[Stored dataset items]
--- START ---
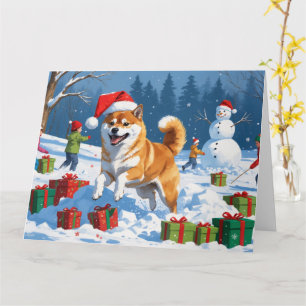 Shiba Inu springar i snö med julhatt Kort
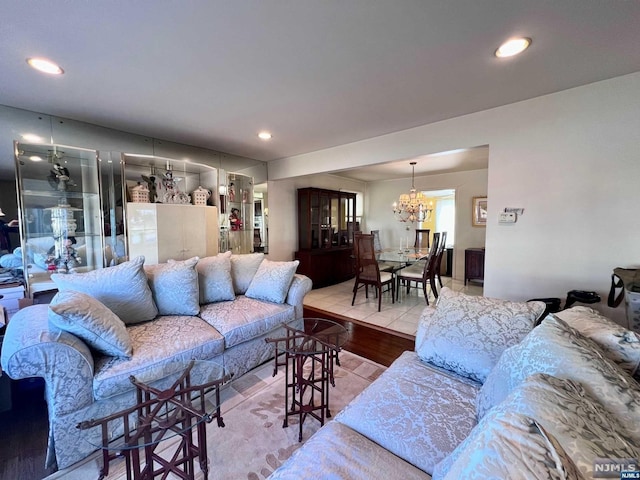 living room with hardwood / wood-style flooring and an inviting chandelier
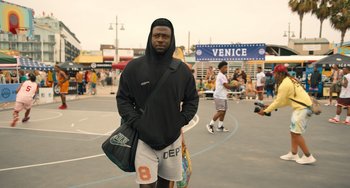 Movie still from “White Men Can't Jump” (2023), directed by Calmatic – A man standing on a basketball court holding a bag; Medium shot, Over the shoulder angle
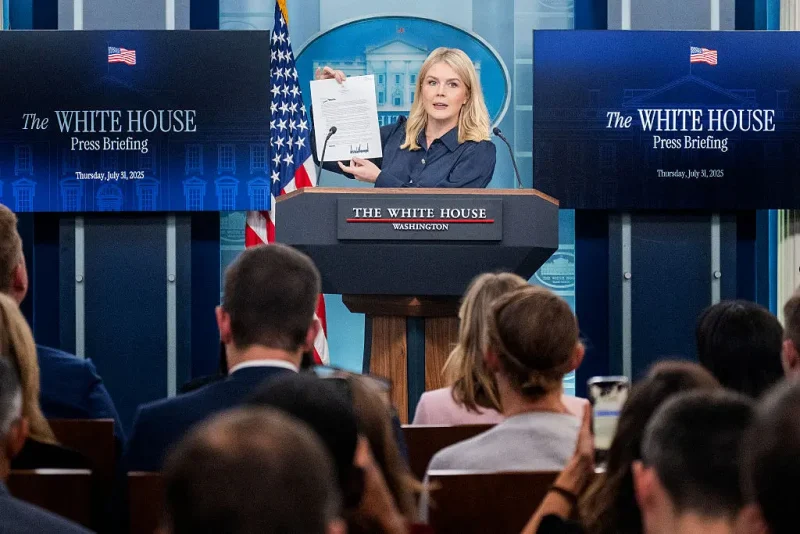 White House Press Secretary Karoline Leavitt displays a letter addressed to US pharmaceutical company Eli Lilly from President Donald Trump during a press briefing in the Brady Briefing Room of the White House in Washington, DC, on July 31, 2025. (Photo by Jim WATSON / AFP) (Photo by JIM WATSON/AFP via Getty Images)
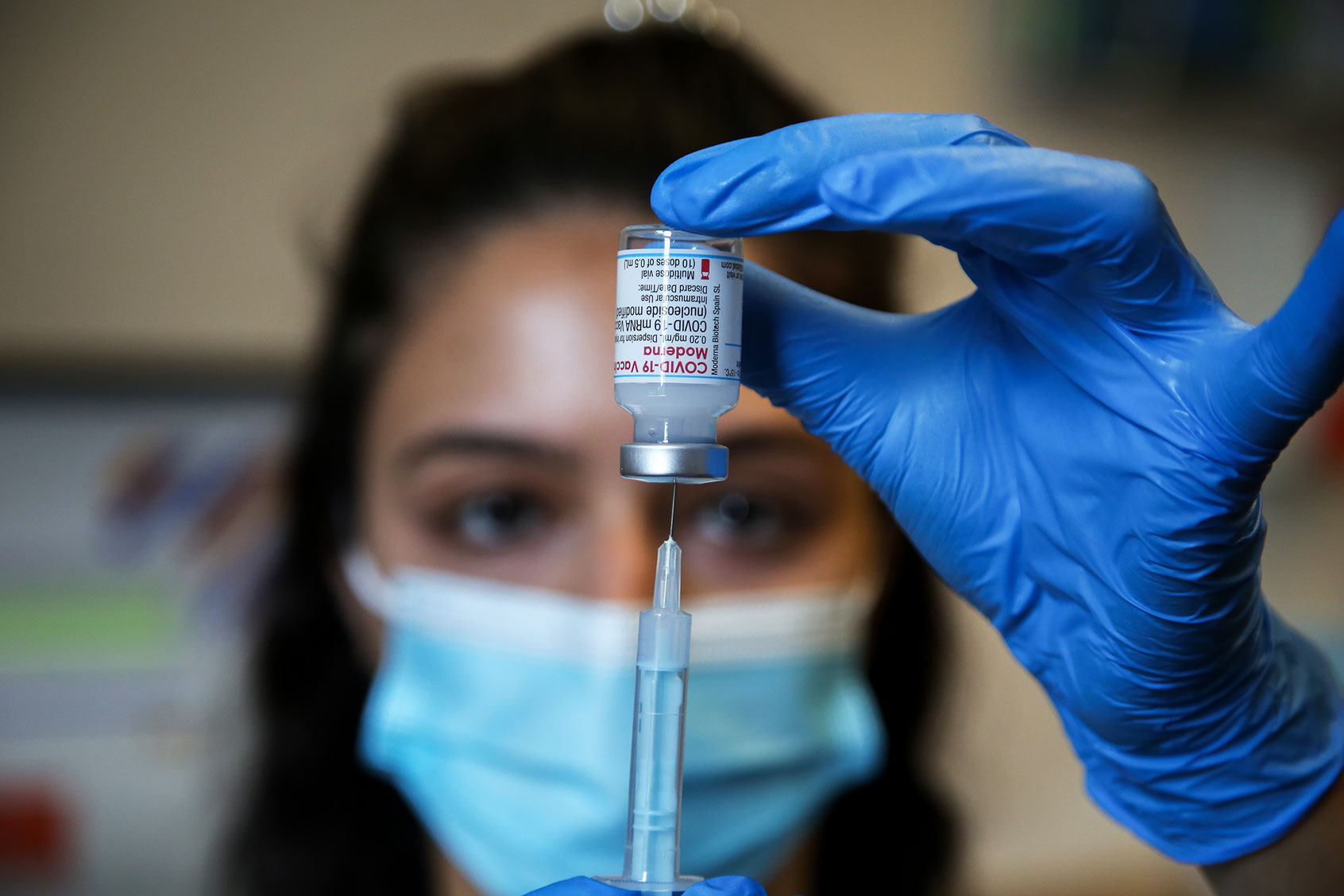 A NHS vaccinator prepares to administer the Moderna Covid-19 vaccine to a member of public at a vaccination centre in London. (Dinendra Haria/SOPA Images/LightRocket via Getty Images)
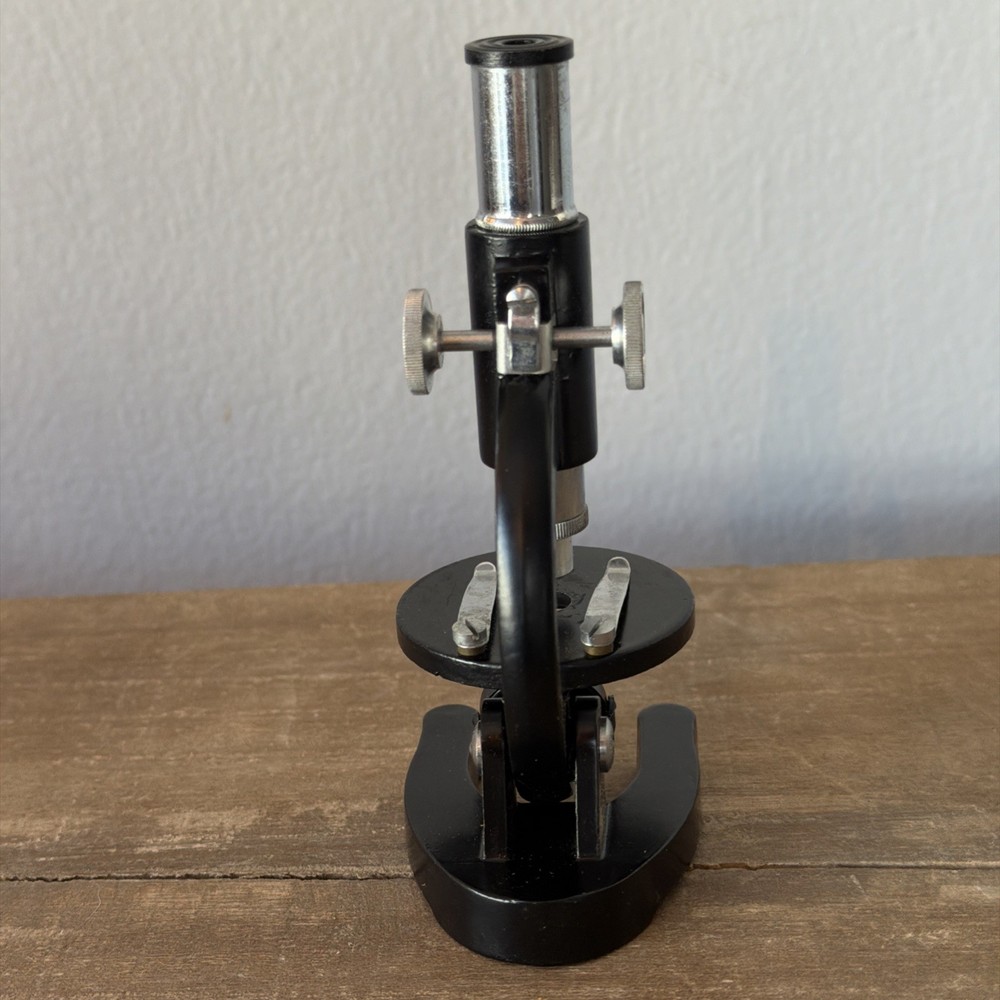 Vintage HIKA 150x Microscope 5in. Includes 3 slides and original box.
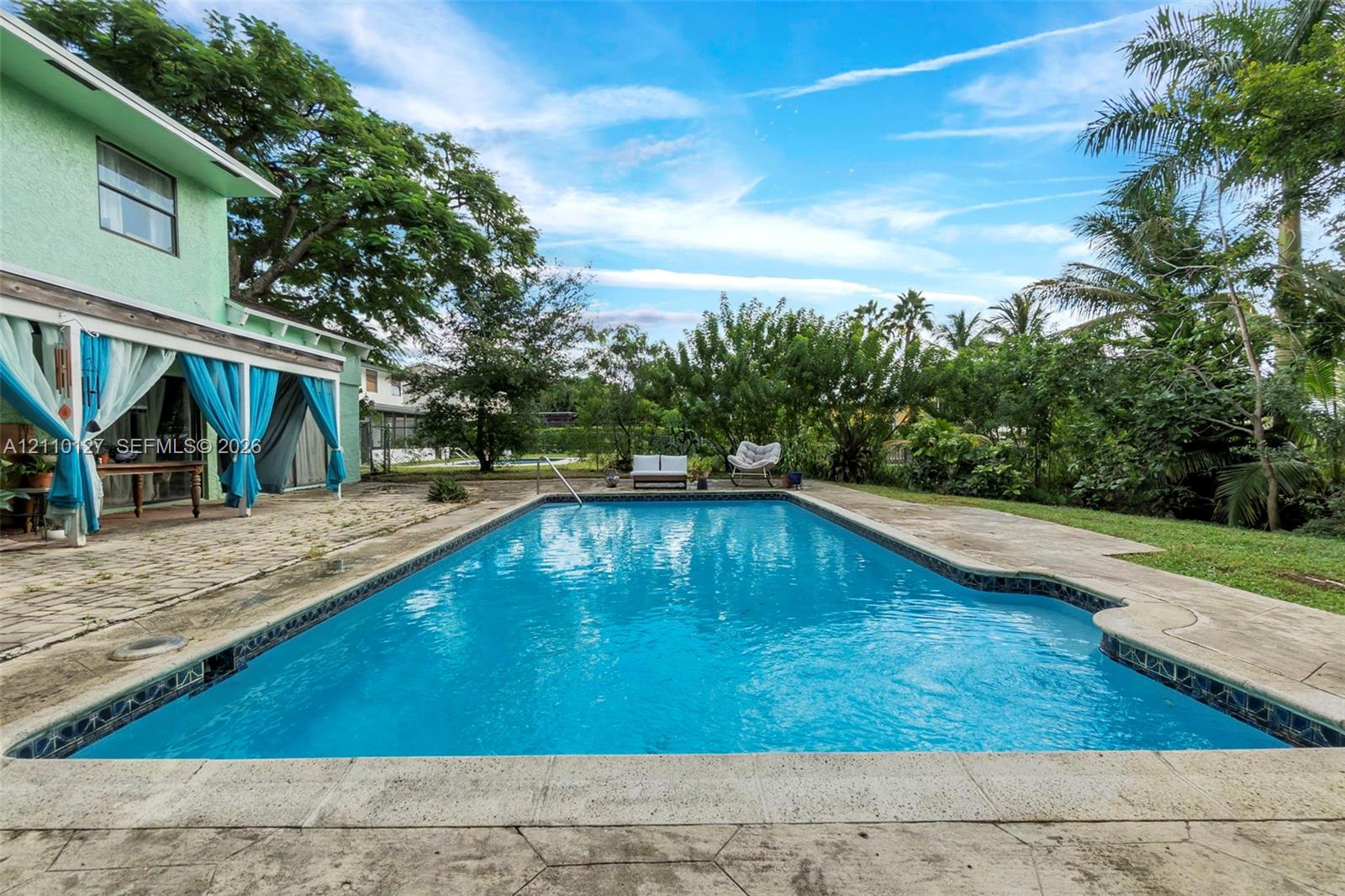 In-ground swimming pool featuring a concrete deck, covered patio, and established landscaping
--- END ---
Extract the text accompanying each of the entries above, word for word and in their original order, leaving out the pictures.

_Written solution_
 Shiba Inu springar i snö med julhatt Kort
 living room with hardwood / wood-style flooring and an inviting chandelier
 Movie still from “White Men Can't Jump” (2023), directed by Calmatic – A man standing on a basketball court holding a bag; Medium shot, Over the shoulder angle
 White House Press Secretary Karoline Leavitt displays a letter addressed to US pharmaceutical company Eli Lilly from President Donald Trump during a press briefing in the Brady Briefing Room of the White House in Washington, DC, on July 31, 2025. (Photo by Jim WATSON / AFP) (Photo by JIM WATSON/AFP via Getty Images)
 A NHS vaccinator prepares to administer the Moderna Covid-19 vaccine to a member of public at a vaccination centre in London. (Dinendra Haria/SOPA Images/LightRocket via Getty Images)
 Vintage HIKA 150x Microscope 5in. Includes 3 slides and original box.
 In-ground swimming pool featuring a concrete deck, covered patio, and established landscaping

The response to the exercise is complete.